On inspection of the wound while changing the dressing it appear to be less exudate. On previous dressing change I was reported that there was some sloughing which is according to Perry & Potter (2004) pg. 1278 are tissue cells that have died and have been removed from the body. Cleaning of the wound using the aseptic technique and new dressing were applied. Mrs Oni was then assisted with her personal hygiene needs and expressed that she was feeling much better. These actions taken will help to improve body image and reduce risk of prolonging the infection.
Although not mentioned in the handover it is still an effect experience after surgery. The tool used to measure pain is done using a numerical rating system with a scale rating pain from 0 to 10. Zero being there is no pain and ten being the highest value Indicating intervention needed.
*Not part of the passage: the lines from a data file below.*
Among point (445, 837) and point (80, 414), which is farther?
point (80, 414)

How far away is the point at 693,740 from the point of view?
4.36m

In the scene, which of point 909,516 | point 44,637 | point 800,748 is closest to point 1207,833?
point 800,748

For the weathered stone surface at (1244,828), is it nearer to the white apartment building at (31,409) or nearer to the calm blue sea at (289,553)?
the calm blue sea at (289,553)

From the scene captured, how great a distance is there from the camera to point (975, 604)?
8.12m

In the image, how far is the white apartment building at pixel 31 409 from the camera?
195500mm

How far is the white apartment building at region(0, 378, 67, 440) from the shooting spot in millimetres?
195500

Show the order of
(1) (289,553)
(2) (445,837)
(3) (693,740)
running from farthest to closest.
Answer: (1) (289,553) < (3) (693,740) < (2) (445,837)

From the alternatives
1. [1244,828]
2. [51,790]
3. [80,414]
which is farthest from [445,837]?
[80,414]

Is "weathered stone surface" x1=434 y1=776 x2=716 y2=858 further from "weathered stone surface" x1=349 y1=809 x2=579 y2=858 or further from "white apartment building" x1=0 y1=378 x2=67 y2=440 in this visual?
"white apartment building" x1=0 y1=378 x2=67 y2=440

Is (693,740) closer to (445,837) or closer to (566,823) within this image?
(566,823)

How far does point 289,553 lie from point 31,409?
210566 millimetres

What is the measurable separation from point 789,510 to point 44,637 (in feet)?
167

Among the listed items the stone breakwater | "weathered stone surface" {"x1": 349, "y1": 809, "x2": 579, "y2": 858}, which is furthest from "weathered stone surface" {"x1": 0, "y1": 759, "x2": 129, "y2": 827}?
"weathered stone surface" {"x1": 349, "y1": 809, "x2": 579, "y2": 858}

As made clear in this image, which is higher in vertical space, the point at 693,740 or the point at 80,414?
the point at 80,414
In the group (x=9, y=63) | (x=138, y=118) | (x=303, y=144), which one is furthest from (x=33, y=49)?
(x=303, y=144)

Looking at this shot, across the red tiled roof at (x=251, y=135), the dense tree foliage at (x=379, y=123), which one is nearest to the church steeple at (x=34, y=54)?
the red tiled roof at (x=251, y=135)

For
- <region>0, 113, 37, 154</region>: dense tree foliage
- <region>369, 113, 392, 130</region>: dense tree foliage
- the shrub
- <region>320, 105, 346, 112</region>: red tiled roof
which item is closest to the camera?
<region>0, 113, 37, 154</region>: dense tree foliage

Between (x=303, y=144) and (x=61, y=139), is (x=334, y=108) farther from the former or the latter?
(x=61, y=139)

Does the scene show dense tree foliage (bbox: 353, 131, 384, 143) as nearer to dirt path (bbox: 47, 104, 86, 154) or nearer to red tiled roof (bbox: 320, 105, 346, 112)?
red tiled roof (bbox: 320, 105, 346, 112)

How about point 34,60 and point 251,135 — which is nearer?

Perry & Potter (2004) p.1274 definition of pain, ‘subjective, unpleasant sensation caused by noxious stimulation of sensory nerve endings.’ This notion that pain is subjective is very true as each individual experiences pain in a different way according to Ewards R. article in Benzon et al (2005) pain can also be measured through observing behaviour. Mrs Oni did report pain and the prescribed analgesics were given as prescribed. Upon evaluation it was verbalised by Mrs Oni that she was in less pain four hours an hour later after administration.
The important aspect of the reflective process is to develop critical thinking skills which according to Jasper (2006) helps to develop the ability give clear rationales when making decisions. Reflecting using Gibbs et al (1988) cited by Bulman & Schutz (2008) cycle where a series of reflective questions to be thoughtfully answered in retrospect which begins with the experience, a description of feelings, taking in account the positives and negatives, looking at the situation from different angels, what else I could have added to improve the outcome and finally the actions taken. Using the experience of caring for someone post-operative using the Roper et al, framework of care was a good teaching guide and created self-awareness of the process while helping to give a structured framework to gather knowledge in a way that was useful. I felt more comfortable and confident in discussing issues with my mentor on issues of care. The environment was very challenging but the framework help me to focus and achieve my objectives.
Evaluation of care using Llewellyn & Hayes (2008) uses Huycke and All’s (2000) framework that encompasses all involved in the provision and receipt of care. The ward provides a comment card for patients, this way the immediate providers of care the staff receive instant and genuine feedback. This shows the patient experience is valued.